§ Input records:
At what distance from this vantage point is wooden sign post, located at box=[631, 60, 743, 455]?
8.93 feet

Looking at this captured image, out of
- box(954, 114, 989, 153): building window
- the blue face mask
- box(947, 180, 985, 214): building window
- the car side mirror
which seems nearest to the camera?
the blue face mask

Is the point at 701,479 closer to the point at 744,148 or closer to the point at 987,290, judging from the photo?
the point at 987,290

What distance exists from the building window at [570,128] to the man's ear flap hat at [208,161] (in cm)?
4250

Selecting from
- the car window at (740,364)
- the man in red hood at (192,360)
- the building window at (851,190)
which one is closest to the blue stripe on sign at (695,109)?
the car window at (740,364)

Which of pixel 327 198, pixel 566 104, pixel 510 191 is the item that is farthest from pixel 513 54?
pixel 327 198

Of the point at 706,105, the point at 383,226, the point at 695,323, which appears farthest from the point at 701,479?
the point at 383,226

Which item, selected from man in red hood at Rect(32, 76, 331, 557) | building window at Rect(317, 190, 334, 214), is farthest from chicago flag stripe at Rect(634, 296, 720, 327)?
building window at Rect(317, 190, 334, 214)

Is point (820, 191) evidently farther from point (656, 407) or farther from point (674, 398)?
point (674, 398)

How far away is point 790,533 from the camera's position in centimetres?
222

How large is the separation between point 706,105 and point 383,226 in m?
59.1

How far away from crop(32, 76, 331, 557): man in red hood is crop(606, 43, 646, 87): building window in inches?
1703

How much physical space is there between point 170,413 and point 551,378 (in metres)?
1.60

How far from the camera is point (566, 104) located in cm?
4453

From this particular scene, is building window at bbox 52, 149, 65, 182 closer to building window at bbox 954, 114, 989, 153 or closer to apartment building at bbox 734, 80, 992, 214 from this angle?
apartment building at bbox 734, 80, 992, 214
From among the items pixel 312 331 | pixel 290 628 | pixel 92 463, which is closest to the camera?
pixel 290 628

§ Exercise details:
Copy out all the entries above again, swapping every "man in red hood" for "person in red hood" and leaving everything else as it is.

§ Solution:
At what distance from this vantage point is wooden sign post, located at box=[631, 60, 743, 455]?
8.93 feet

Looking at this captured image, out of
- box(954, 114, 989, 153): building window
- the blue face mask
- box(947, 180, 985, 214): building window
- the car side mirror
which seems nearest to the camera?
the blue face mask

Is the point at 701,479 closer to the point at 744,148 or closer to the point at 987,290, judging from the photo?
the point at 987,290

What distance exists from the building window at [570,128] to the man's ear flap hat at [208,161] (in cm)?
4250

Selecting from
- the car window at (740,364)
- the person in red hood at (192,360)
- the building window at (851,190)
which one is closest to the blue stripe on sign at (695,109)?
the car window at (740,364)

Which of pixel 327 198, pixel 566 104, pixel 510 191 is the item that is farthest from pixel 513 54?
pixel 327 198

Of the point at 706,105, the point at 383,226, the point at 695,323, which appears farthest from the point at 701,479?
the point at 383,226

Which item, selected from person in red hood at Rect(32, 76, 331, 557) | building window at Rect(317, 190, 334, 214), is farthest from chicago flag stripe at Rect(634, 296, 720, 327)?
building window at Rect(317, 190, 334, 214)

Is point (820, 191) evidently farther from point (656, 407) or farther from point (674, 398)?
point (674, 398)

How far away is point 790,533 from the camera's position in centimetres?
222

How large is the separation between point 706,105 and point 383,226 in m?
59.1

How far away from crop(32, 76, 331, 557): person in red hood is crop(606, 43, 646, 87): building window in inches?
1703

How much physical space is there between point 170,413 and point 551,378 (in metres)?
1.60

How far from the camera is point (566, 104) located in cm?
4453

From this particular scene, is building window at bbox 52, 149, 65, 182 closer to building window at bbox 954, 114, 989, 153 or closer to apartment building at bbox 734, 80, 992, 214 from this angle?
apartment building at bbox 734, 80, 992, 214
From among the items pixel 312 331 | pixel 290 628 | pixel 92 463, which is closest to the camera?
pixel 290 628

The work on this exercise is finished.